**YOUR GOAL**:
Reproduce the forum thread about choosing a tip top word for word, in full.

**EXCERPT PROVIDED**:

# Choosing a tip top



## Addicted2Fishing (Apr 15, 2014)

How do y'all choose a tip top. Mudhole says I need a size 10 on my blank but when I look at guides there is different size 10 tip tops


----------



## Jackin' 'Em Up (Dec 31, 2013)

For the tip, the 10 that is suggested is the tube size. What I would do is get a tip with the tube size of 10 and a ring size the same as your smallest guide. If they dont have the same ring size, get as close as possible


----------



## a (Oct 2, 2007)

ive had a hell of a time finding small tip tops in cola....


----------



## Jackin' 'Em Up (Dec 31, 2013)

a said:


> ive had a hell of a time finding small tip tops in cola....


Yea... You have to order them online. therodroom.com is a good place to check


----------



## Addicted2Fishing (Apr 15, 2014)

**GIVEN INFORMATION**:

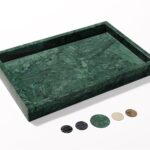 A rectangular dark green natural marble vanity tray, polished and smooth, on a light surface, showcasing its unique veining.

**SOLUTION TO THE PROBLEM**:
# Choosing a tip top



## Addicted2Fishing (Apr 15, 2014)

How do y'all choose a tip top. Mudhole says I need a size 10 on my blank but when I look at guides there is different size 10 tip tops


----------



## Jackin' 'Em Up (Dec 31, 2013)

For the tip, the 10 that is suggested is the tube size. What I would do is get a tip with the tube size of 10 and a ring size the same as your smallest guide. If they dont have the same ring size, get as close as possible


----------



## a (Oct 2, 2007)

ive had a hell of a time finding small tip tops in cola....


----------



## Jackin' 'Em Up (Dec 31, 2013)

a said:


> ive had a hell of a time finding small tip tops in cola....


Yea... You have to order them online. therodroom.com is a good place to check


----------



## Addicted2Fishing (Apr 15, 2014)